While I was Downtown, I noticed that the weather had cooled and that the wind was coming through my hoodie. I wished I had brought another layer, but stubbornness prevailed over good sense and I went on. I got off the bus on Indianola Avenue and coasted down the hill to High Street. By this time, I felt so cold that I stopped at a McDonald’s and had coffee to warm up. Then I coasted on down the hill to the park and decided to take some time in the woods there that I enjoy. I noticed that the most of the under-story plants beneath the autumn-leaved trees looked green and alive, although some had turned golden. We’re expecting below-freezing temperatures tonight, so that may change.
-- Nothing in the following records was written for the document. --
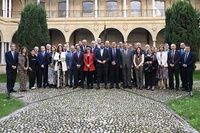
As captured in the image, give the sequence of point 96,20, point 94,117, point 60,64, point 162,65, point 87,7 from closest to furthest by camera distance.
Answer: point 94,117, point 162,65, point 60,64, point 96,20, point 87,7

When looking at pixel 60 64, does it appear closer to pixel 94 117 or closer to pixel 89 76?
pixel 89 76

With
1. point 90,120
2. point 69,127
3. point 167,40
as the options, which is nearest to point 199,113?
point 90,120

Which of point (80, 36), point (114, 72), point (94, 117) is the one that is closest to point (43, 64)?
point (114, 72)

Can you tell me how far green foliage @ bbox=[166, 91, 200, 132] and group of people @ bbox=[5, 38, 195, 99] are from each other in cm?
268

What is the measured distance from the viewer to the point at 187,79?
9.56 metres

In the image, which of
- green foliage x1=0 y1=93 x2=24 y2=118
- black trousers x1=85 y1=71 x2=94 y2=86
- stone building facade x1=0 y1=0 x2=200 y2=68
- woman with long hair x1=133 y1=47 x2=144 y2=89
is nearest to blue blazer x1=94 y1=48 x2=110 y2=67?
black trousers x1=85 y1=71 x2=94 y2=86

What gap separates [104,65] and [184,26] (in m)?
10.4

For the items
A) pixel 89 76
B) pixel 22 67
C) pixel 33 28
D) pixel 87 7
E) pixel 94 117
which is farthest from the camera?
pixel 87 7

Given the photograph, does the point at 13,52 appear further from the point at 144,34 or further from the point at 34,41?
the point at 144,34

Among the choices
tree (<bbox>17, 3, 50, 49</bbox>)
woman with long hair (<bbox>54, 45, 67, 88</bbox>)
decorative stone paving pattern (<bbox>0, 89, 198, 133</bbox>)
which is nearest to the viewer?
decorative stone paving pattern (<bbox>0, 89, 198, 133</bbox>)

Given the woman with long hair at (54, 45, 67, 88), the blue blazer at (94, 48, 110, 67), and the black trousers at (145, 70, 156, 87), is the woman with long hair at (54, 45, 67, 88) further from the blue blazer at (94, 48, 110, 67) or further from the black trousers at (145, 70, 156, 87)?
the black trousers at (145, 70, 156, 87)

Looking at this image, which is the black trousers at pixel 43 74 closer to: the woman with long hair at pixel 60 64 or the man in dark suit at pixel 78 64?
the woman with long hair at pixel 60 64

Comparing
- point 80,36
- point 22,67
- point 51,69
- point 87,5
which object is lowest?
point 51,69

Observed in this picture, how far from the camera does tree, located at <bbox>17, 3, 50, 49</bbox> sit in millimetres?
18984
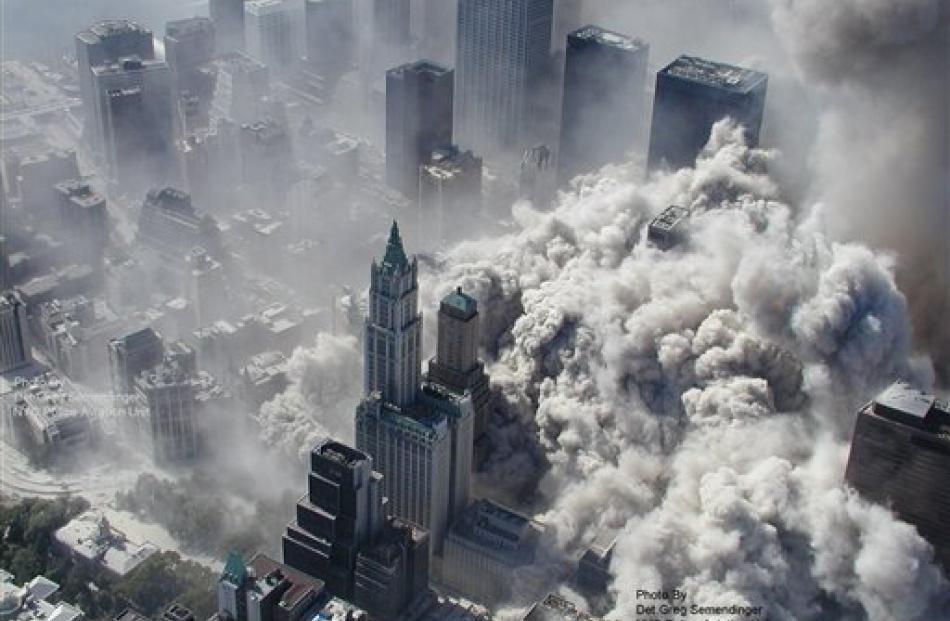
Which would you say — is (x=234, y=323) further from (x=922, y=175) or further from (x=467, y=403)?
(x=922, y=175)

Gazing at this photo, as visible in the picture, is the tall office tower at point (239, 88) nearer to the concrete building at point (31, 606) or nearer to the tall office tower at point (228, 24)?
the tall office tower at point (228, 24)

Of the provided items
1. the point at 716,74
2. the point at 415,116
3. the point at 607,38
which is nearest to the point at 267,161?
the point at 415,116

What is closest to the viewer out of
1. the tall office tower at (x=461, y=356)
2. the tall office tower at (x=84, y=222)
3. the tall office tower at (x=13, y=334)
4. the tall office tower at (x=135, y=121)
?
the tall office tower at (x=461, y=356)

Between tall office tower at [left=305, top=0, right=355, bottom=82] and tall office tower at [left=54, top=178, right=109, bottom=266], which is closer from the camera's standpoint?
tall office tower at [left=54, top=178, right=109, bottom=266]

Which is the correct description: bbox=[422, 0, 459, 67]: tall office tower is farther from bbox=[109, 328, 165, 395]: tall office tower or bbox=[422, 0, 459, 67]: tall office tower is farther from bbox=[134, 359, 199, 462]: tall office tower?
bbox=[134, 359, 199, 462]: tall office tower

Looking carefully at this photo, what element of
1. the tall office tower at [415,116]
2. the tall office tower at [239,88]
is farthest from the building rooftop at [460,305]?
the tall office tower at [239,88]

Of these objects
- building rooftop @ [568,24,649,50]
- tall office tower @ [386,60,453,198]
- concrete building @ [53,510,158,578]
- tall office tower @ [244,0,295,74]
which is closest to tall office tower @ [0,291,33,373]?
concrete building @ [53,510,158,578]

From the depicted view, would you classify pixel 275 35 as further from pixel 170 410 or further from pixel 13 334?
pixel 170 410
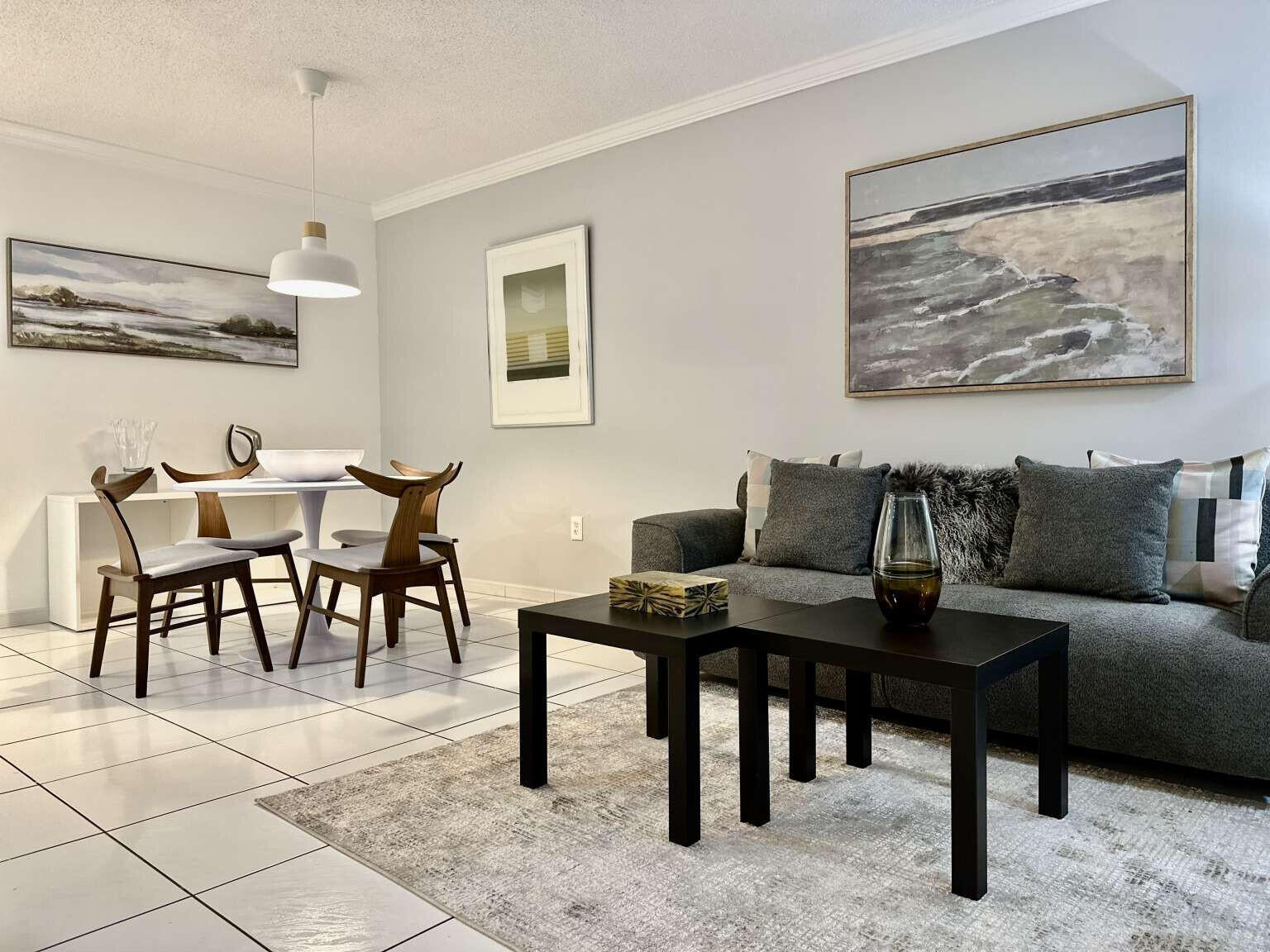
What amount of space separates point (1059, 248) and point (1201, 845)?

I took a phone call in that beautiful setting, during which I realized that I did not want to climb back up the hill I had coasted down. If I rode the nearby trail back toward home, I would not only have a “net” downhill ride, I’d also put the wind behind me. I needed that. By this time, the wind speed had increased over the 16 mph (25 kph) that Accuweather told me it was blowing when I left home.
That’s what I did. Tired or not, I liked riding downhill with a tail wind. Eventually, I left the trail (and the tail wind) for McKinley Avenue, then back to a trail at Eureka Avenue. By that time, I just kept downshifting and wishing I was already home, but I made it okay. I think the only lasting effect will be a day or two of sore knees. However, after all of that, I could barely stay awake for about four hours. I refuse to take a nap after 6 p.m., but I could not tell you much about that time because I was incredibly drowsy. Now that it’s past my bedtime, I’m waking up. Oh, well.
All in all, I had a very good day. I learned how the “system” of bikes and buses will work, visited a place I love, and had a nice ride for several miles.